WASHINGTON — The most powerful congresswoman from New York did not maker her name on Twitter.
She’s an 81-year-old grandmother who got her start in public life as the head of the PTA at Public School 178 in Queens, a short walk from the boyhood home of America’s most famous tweeter, Donald Trump.
She’s Rep. Nita Lowey, the chairwoman of the House Committee on Appropriations.
When people say Congress has the power of the purse, she’s the one who pulls the strings.
She once considered a run for Senate in 2000, but decided to stick with her district, and ceded the path to Hillary Clinton. She passed again in 2009 when Clinton became secretary of state, and Kirsten Gillibrand was named senator.
“And here I am,” Lowey said this week, sitting in her new office just off the House floor in the U.S. Capitol, where she is the person who gets the first say in how America spends some $1.3 trillion every year.
Lowey doesn’t spend a lot of time bragging, but she’s willing to admit her job is at least as powerful as the Senate post she declined to seek.
“Maybe more so,” she said. “I am the chairwoman, the first woman to be chair of the Appropriations Committee, and I have an opportunity to look at each bill, review each bill.”
Lowey says she wants to do what she can to help vital projects in New York, like funding the foundering MTA, the giant Gateway tunnel program and restoring state and local tax breaks. But most of the time, people probably won’t hear about it until it’s done. And if she isn’t setting social media aflame, she is known well by the senators she will have to deal with to get the spending New Yorkers and Democrats want.

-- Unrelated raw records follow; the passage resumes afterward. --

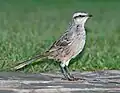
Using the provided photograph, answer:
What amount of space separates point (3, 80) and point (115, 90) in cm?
192

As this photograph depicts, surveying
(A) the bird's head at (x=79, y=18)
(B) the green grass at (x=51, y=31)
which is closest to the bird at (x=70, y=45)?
(A) the bird's head at (x=79, y=18)

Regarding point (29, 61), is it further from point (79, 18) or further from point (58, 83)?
point (79, 18)

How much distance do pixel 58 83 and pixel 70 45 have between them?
0.74 metres

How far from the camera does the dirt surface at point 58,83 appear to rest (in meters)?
10.0

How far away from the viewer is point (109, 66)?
39.8ft

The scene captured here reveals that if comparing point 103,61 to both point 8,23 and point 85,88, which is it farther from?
point 8,23

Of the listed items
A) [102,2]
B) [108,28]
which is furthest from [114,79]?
[102,2]

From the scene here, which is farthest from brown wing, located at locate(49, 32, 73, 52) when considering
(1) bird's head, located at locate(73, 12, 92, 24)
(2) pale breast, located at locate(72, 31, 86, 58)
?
(1) bird's head, located at locate(73, 12, 92, 24)

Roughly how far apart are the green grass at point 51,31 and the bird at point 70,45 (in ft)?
2.12

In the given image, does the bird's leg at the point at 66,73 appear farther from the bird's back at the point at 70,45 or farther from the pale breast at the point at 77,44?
the pale breast at the point at 77,44

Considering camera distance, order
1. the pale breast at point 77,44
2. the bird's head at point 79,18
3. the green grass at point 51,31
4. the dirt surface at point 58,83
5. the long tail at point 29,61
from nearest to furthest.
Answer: the dirt surface at point 58,83
the pale breast at point 77,44
the bird's head at point 79,18
the long tail at point 29,61
the green grass at point 51,31

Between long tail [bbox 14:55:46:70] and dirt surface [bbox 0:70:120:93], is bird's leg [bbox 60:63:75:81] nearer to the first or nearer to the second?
dirt surface [bbox 0:70:120:93]

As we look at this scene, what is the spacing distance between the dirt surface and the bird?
0.28m

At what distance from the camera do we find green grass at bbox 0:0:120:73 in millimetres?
12203
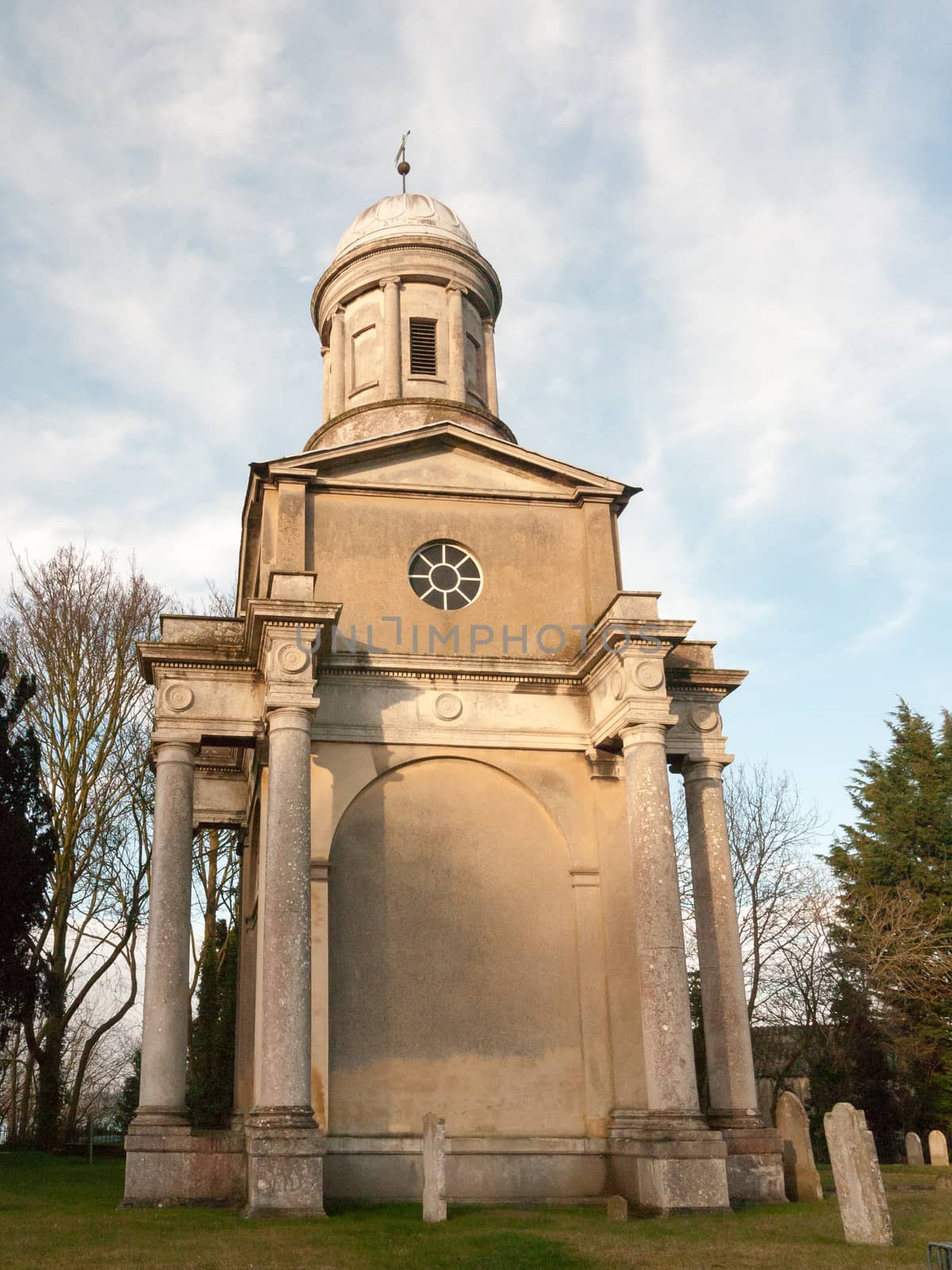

“I’ve know her a long time, I’ve met with her, I have a good relationship with her, I think she’s a fine person, and I look forward to working with her,”” Senate Appropriations Committee Chairman Sen. Richard Shelby (R-Ala.) told the News.
“She’s a workhorse,” said Sen. Patrick Leahy (D-Vt.), the top Senate Democrat on the committee, somewhat mangling the oft-repeated line that some politicians are show horses, and others get things done. “She works very hard.”
It’s a sharp contrast to what seems to work in modern politics, where celebrity power and social media savvy hold ever greater sway over the news and the public.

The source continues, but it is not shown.